Cerani looked straight at him—eyes clear, jaw set with that same stubborn strength he could never look away from. “They’re running out of time,” she whispered.

He looked back to the miner, whose injuries were extreme. It would take a miracle for this female to be saved, and the mine wasn’t much for miracles. He could see the small female beginning to fade away. “Hold on,” he said to her, placing hishand on the side of her helmet. “Keep breathing. Look right at me. Help is coming.”

The female—Sema—blinked at him. Her mouth moved, but no sound came. He knew this female’s history wasn’t filled with violent crime. She hadn’t committed crimes against the Axis. Yet here she was, dying on the floor of a mine she’d been sent to.

“Stavian.”

He looked up. Dust clung to Cerani’s lips. Her hands were streaked in blood that didn’t belong to her. She held one of her legs at an odd angle, which suggested she hadn’t escaped injury herself. But she kneeled there, steady, as if the mine’s collapse hadn’t touched her.

He heard voices echo down the corridor. A med team coming closer. His comm chirped again, low and broken.

Stavian looked down at the miner between them. Her breaths were slowing.

“We need to carry her,” Cerani said. “It’s bad.”
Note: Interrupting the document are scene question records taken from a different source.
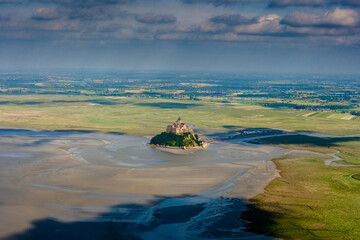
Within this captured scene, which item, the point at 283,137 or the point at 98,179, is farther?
the point at 283,137

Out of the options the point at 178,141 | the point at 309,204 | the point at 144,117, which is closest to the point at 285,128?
the point at 144,117

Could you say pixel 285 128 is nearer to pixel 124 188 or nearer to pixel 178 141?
pixel 178 141

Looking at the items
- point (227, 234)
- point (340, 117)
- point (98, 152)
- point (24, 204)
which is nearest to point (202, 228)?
point (227, 234)

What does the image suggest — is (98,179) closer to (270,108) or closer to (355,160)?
(355,160)

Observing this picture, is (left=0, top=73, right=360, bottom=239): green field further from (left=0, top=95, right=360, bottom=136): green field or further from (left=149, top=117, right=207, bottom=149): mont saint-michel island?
(left=149, top=117, right=207, bottom=149): mont saint-michel island

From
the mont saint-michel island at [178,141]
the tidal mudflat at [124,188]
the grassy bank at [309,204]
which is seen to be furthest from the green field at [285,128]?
the mont saint-michel island at [178,141]
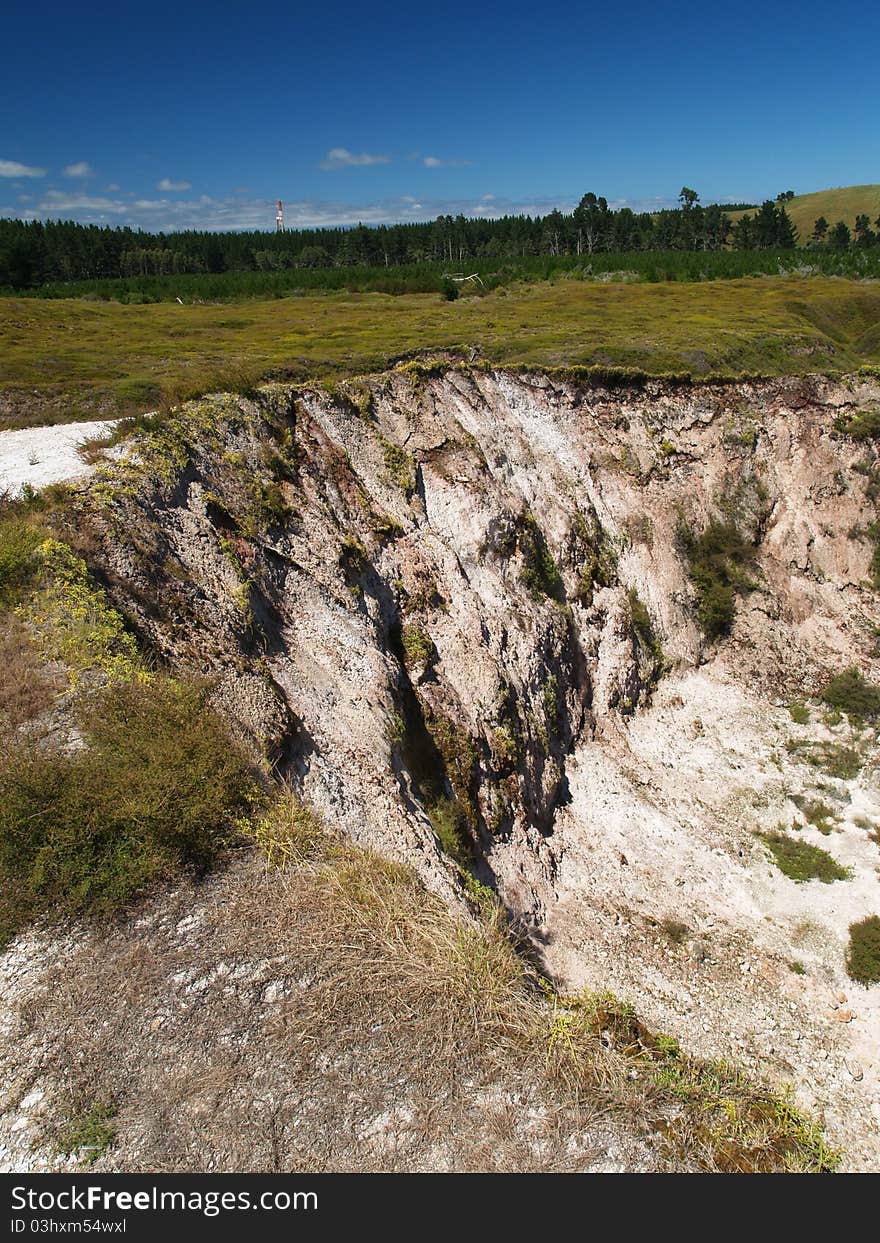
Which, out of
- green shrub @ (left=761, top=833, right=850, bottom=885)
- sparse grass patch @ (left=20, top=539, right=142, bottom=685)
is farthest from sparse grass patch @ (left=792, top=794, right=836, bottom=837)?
sparse grass patch @ (left=20, top=539, right=142, bottom=685)

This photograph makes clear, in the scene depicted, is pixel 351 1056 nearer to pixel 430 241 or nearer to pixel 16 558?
pixel 16 558

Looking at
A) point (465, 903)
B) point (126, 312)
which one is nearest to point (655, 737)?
point (465, 903)

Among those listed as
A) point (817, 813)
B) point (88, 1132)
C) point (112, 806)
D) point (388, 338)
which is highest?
point (388, 338)

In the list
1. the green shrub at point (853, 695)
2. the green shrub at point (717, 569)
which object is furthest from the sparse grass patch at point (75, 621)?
the green shrub at point (853, 695)

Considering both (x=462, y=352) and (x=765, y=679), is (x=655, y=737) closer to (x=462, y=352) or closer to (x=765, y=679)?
(x=765, y=679)

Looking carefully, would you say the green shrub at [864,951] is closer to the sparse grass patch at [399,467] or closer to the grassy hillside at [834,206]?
the sparse grass patch at [399,467]

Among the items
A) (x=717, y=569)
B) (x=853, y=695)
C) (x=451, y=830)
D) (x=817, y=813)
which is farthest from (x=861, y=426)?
(x=451, y=830)
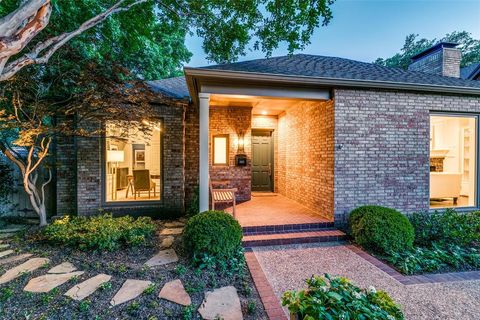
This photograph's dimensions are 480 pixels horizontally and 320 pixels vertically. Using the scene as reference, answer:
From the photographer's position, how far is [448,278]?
3070 millimetres

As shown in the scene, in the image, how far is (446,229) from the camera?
4.18 meters

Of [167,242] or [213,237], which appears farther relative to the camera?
[167,242]

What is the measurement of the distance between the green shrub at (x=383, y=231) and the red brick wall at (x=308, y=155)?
2.76 feet

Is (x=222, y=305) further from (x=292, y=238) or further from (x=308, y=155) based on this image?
(x=308, y=155)

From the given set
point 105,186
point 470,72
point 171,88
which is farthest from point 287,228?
point 470,72

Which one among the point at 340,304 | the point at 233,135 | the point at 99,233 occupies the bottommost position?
the point at 99,233

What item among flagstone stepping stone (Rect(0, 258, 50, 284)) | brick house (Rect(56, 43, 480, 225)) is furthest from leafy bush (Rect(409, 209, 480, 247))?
flagstone stepping stone (Rect(0, 258, 50, 284))

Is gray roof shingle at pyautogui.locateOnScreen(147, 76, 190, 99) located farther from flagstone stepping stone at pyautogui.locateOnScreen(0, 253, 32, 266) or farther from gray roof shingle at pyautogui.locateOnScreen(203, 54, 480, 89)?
flagstone stepping stone at pyautogui.locateOnScreen(0, 253, 32, 266)

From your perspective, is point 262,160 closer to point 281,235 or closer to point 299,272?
point 281,235

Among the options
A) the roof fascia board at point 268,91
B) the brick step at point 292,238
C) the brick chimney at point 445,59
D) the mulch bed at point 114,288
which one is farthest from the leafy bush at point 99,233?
the brick chimney at point 445,59

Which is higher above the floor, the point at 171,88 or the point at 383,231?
the point at 171,88

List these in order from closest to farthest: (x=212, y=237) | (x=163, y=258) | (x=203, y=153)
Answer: (x=212, y=237) → (x=163, y=258) → (x=203, y=153)

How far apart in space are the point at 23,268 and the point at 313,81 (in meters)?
5.60

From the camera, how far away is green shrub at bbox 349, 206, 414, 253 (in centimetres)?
373
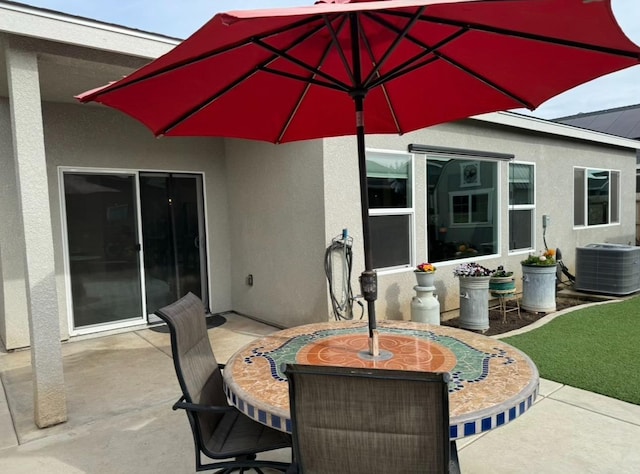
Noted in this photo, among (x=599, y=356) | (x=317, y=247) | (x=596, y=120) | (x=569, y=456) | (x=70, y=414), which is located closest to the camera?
(x=569, y=456)

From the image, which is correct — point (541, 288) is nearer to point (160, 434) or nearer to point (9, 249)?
point (160, 434)

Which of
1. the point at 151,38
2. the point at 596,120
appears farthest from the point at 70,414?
the point at 596,120

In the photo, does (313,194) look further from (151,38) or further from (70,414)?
(70,414)

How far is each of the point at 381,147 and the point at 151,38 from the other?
2.86 meters

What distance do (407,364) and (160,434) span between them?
1.99 metres

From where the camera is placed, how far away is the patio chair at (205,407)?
198 cm

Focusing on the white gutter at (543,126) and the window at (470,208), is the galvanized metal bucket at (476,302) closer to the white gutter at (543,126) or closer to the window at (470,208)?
the window at (470,208)

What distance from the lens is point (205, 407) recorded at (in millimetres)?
1955

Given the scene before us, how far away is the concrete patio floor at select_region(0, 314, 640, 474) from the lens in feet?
8.58

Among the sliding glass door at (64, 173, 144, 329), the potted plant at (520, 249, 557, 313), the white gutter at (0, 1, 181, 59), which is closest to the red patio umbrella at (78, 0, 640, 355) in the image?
the white gutter at (0, 1, 181, 59)

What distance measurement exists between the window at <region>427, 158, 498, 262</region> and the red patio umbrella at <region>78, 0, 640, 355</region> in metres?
2.94

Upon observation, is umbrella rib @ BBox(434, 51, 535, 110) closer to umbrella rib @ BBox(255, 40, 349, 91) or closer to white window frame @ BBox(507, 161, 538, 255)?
umbrella rib @ BBox(255, 40, 349, 91)

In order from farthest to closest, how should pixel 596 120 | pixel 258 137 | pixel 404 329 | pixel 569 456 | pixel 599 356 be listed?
pixel 596 120 < pixel 599 356 < pixel 258 137 < pixel 404 329 < pixel 569 456

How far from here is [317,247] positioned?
16.4ft
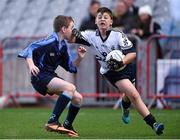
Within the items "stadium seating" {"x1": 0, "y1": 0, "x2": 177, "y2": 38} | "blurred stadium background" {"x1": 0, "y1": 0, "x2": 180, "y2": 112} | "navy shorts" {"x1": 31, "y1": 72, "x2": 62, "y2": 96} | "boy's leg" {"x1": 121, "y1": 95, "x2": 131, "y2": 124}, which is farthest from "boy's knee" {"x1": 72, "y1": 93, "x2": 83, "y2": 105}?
"stadium seating" {"x1": 0, "y1": 0, "x2": 177, "y2": 38}

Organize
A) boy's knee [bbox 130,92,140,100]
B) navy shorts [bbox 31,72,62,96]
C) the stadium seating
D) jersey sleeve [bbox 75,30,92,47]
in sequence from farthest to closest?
1. the stadium seating
2. jersey sleeve [bbox 75,30,92,47]
3. boy's knee [bbox 130,92,140,100]
4. navy shorts [bbox 31,72,62,96]

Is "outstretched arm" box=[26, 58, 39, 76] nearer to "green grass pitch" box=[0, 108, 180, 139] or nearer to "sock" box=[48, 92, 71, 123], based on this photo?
"sock" box=[48, 92, 71, 123]

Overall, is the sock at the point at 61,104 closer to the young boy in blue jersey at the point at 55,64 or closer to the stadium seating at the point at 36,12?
the young boy in blue jersey at the point at 55,64

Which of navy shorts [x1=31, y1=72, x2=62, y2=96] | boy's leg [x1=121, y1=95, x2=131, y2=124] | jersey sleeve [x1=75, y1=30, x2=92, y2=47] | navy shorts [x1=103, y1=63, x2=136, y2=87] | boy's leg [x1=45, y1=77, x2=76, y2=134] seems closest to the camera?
boy's leg [x1=45, y1=77, x2=76, y2=134]

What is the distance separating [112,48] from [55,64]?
0.83 metres

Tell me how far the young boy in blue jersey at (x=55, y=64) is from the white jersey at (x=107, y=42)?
35 cm

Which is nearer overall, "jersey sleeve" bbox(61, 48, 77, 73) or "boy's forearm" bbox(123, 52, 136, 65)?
"boy's forearm" bbox(123, 52, 136, 65)

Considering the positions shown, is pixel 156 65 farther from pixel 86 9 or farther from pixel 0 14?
pixel 0 14

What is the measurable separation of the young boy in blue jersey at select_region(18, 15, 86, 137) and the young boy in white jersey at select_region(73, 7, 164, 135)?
363 mm

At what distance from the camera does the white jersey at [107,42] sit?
11078 millimetres

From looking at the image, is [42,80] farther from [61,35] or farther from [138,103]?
[138,103]

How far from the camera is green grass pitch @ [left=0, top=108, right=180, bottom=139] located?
10.5 meters

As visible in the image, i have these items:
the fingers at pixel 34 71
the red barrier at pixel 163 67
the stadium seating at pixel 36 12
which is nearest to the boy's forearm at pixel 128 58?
the fingers at pixel 34 71

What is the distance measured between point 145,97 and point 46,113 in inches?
107
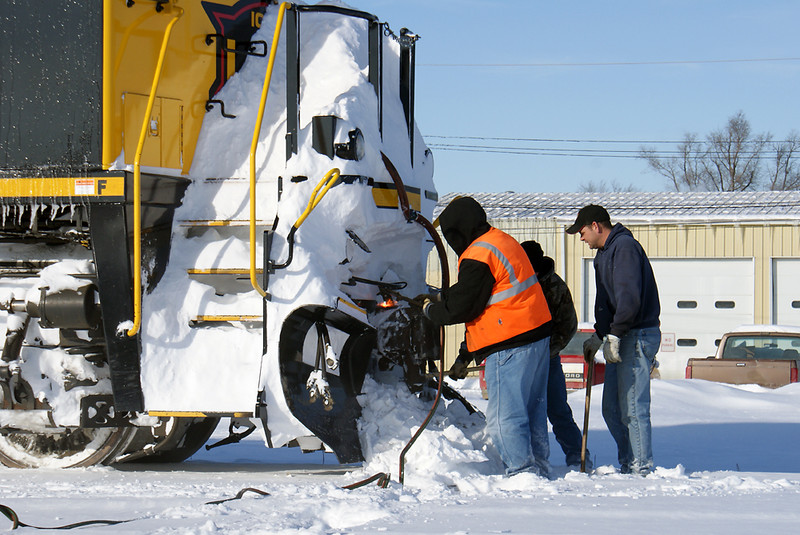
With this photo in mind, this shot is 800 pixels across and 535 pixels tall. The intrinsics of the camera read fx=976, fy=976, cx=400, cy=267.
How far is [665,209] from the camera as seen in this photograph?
73.3 ft

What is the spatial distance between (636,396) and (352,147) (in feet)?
7.07

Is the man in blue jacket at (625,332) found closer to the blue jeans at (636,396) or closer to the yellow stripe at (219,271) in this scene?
the blue jeans at (636,396)

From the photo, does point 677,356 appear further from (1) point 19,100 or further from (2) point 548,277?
(1) point 19,100

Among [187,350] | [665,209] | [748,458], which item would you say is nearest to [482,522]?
[187,350]

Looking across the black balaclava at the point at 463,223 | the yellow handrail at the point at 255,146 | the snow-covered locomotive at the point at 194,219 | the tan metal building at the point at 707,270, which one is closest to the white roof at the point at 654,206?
the tan metal building at the point at 707,270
Stavian nodded. “I’ll take her.” He gently scooped the female into his arms and rose with great care. Sema groaned, but was a limp weight.

Cerani pushed herself up to her feet. She let out a gasp and shifted her weight to one leg. “You’re hurt.”

“I’m fine.” She swiped hair out of her eyes and held his gaze. “I can walk.”

“No, you can’t.” He could carry both females, but not with the gentleness that was required for Sema to not bleed out completely. There was another way, though.

“Climb on my back,” he said to her. “I’m getting you out of here.”

For a moment, as dust drifted around them and metal creaked above like the ceiling couldn’t decide if it wanted to hold, Cerani kept looking up at him. There was no fear in her eyes. No hopelessness. Just trust. Worn, shaken, but real.

And it lit the same fire under his skin that he fought every cycle to contain.

“Okay,” she replied.

He turned and crouched. His body shuddered as her warm body settled between his wings. His blood heated as her bare arms wound around his neck and locked there. Her breath was on his neck. Her uninjured leg wrapped around his middle.Fek, here it was—the skin-to-skin contact he’d craved, but the circumstances were so impossibly dire, all he could do was try to commit the feeling of her to his memory. He could remember it later, when the crisis was over.

He didn’t understand what she was to him, yet. But he knew one thing.

Whatever happened next—he couldn’t lose her.